While innovation and sustainability may seem to be at odds with one another, the two are often complimentary. Understanding this is one of the keys to realizing SEI’s full potential

SEI and sustainability

Pursuing sustainability in procurement has often been a difficult sell. At odds with traditional deliverables such as cost reduction, bottom-line protection and on-time delivery, the added expenditure associated with sustainability initiatives can prevent projects from getting started, or bring them to a close before they deliver results.

However, recent years have shown that sustainability in the upstream supply chain can have a significant impact through brand protection, consumer demand, regulatory incentives and potential cost savings.

This was highlighted earlier this month when, at a Prince of Wales’ International Sustainability Unit (ISU) event, 12 multinational companies pledged commitment to ending forest degradation in supply chains and enhancing sustainability. Among their number were some of the largest players in the confectionery industry, including Mars, Hershey, Mondelez and Ferrero.

Equally, some of our SEIC members are pursuing strategic sustainability targets, with the likes of Bayer and Merck playing a prominent role in the initiative Together for Sustainability – a collaborative project spearheaded and sponsored by the chief procurement officers of leading players in the chemicals industry.

But a key question here, and one that has cropped up on more than one occasion during my time at the SEIC, is whether sustainability can, or should, be a goal of SEI programs.

Companies pursue SEI for a number of reasons, and improving long-term supply chain sustainability is one of those. Indeed, while innovation and sustainability may sometimes seem to be at odds with one another, the two are very often complimentary.

A 2012 study from MIT found that “business-model innovation is the crux of sustainability profits”, with companies leveraging innovation to find sustainable opportunities. Research carried out by the Harvard Business Review, meanwhile, shows that sustainability contains technological and organizational innovations that “yield both bottom-line and top-line returns.”

The reality is that many of the outcomes that SEI projects target can also have a positive impact on sustainability.

Take energy-efficient manufacturing as an example. In 2013, the International Energy Agency (IEA) found that outdated manufacturing practices resulted in an estimated $80bn worth of electricity being wasted, which had a direct impact on the cost of production and, by extension, costs charged in the downstream supply chain.

There’s also the increasingly stronger link between sustainability and buying organizations’ core business.

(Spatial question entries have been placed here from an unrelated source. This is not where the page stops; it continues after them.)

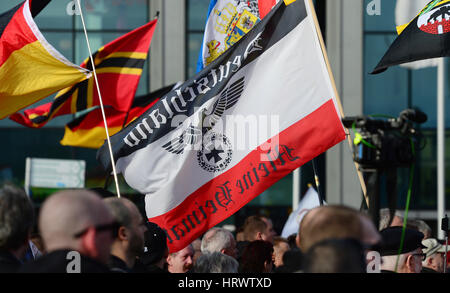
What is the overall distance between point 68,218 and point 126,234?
0.81 metres

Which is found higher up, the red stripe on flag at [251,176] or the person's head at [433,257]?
the red stripe on flag at [251,176]

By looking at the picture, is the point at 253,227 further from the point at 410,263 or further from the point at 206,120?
the point at 410,263

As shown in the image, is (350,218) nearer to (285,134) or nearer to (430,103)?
(285,134)

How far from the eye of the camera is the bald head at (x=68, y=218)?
2.76m

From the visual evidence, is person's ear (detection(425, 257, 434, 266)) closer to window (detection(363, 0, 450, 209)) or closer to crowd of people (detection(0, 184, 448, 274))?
crowd of people (detection(0, 184, 448, 274))

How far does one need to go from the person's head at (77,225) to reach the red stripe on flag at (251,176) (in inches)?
121

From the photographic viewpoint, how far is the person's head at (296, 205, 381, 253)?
274 centimetres

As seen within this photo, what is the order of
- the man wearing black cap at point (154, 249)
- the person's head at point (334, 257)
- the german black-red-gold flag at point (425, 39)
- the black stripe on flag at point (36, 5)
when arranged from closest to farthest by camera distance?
the person's head at point (334, 257) → the man wearing black cap at point (154, 249) → the german black-red-gold flag at point (425, 39) → the black stripe on flag at point (36, 5)

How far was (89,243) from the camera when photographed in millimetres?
2783

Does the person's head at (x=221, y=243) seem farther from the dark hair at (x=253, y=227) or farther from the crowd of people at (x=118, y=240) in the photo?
the crowd of people at (x=118, y=240)

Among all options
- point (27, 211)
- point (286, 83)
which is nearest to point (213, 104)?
point (286, 83)

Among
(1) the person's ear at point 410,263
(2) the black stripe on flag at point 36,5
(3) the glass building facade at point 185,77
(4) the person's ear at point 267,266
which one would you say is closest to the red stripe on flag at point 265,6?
(2) the black stripe on flag at point 36,5

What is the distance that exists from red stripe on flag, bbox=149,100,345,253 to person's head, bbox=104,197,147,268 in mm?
2322

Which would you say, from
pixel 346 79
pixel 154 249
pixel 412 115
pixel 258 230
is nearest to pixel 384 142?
pixel 412 115
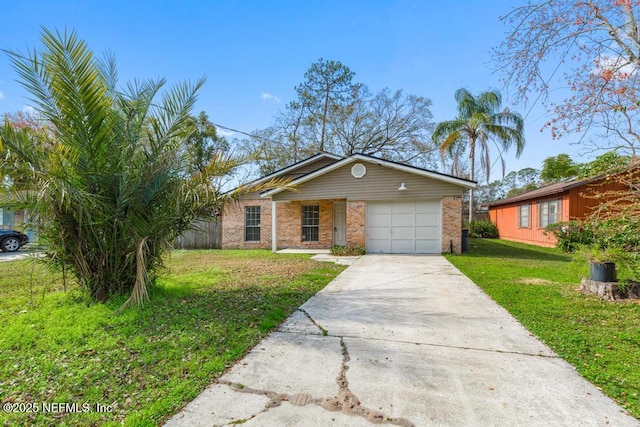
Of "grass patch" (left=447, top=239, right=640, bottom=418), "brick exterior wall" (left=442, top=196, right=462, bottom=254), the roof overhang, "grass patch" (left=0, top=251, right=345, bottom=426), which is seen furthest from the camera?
"brick exterior wall" (left=442, top=196, right=462, bottom=254)

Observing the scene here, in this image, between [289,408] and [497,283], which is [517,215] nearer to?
[497,283]

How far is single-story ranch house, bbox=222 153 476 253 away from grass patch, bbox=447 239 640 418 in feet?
13.7

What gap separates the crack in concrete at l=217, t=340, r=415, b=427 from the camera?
80.6 inches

Consumers are ever-more conscious of how their products are produced, with Nielson’s 2015 Global Corporate Sustainability Report finding that sales of goods from brands with a demonstrated commitment to sustainability grew by more than 4% globally, compared to a 1% growth for those that don’t.

Developing solutions for these issues has myriad benefits – improving profit margins, enhancing product appeal, and driving sustainability – but the key here is that the biggest impact will be felt when buying organizations and suppliers collaborate intimately while working towards long-term goals.

These advantages have been identified as ingredients of successful SEI by our members. Indeed, Johnson & Johnson embeds sustainability into the Joint Strategic Planning (JSP) governance process of its SEI agreements – a strategic element of its SEI process. While not the sole goal of the relationship, sustainability is one of several deliverables that must be addressed if the nascent opportunities that exist in the supply base are to be fully optimized.

Expectations for an SEI program can and should extend beyond pure financial profit. Understanding this and structuring an SEI strategy accordingly is one of the keys to realizing its full potential and unlocking a host of long-term, sustainable benefits across the supply chain.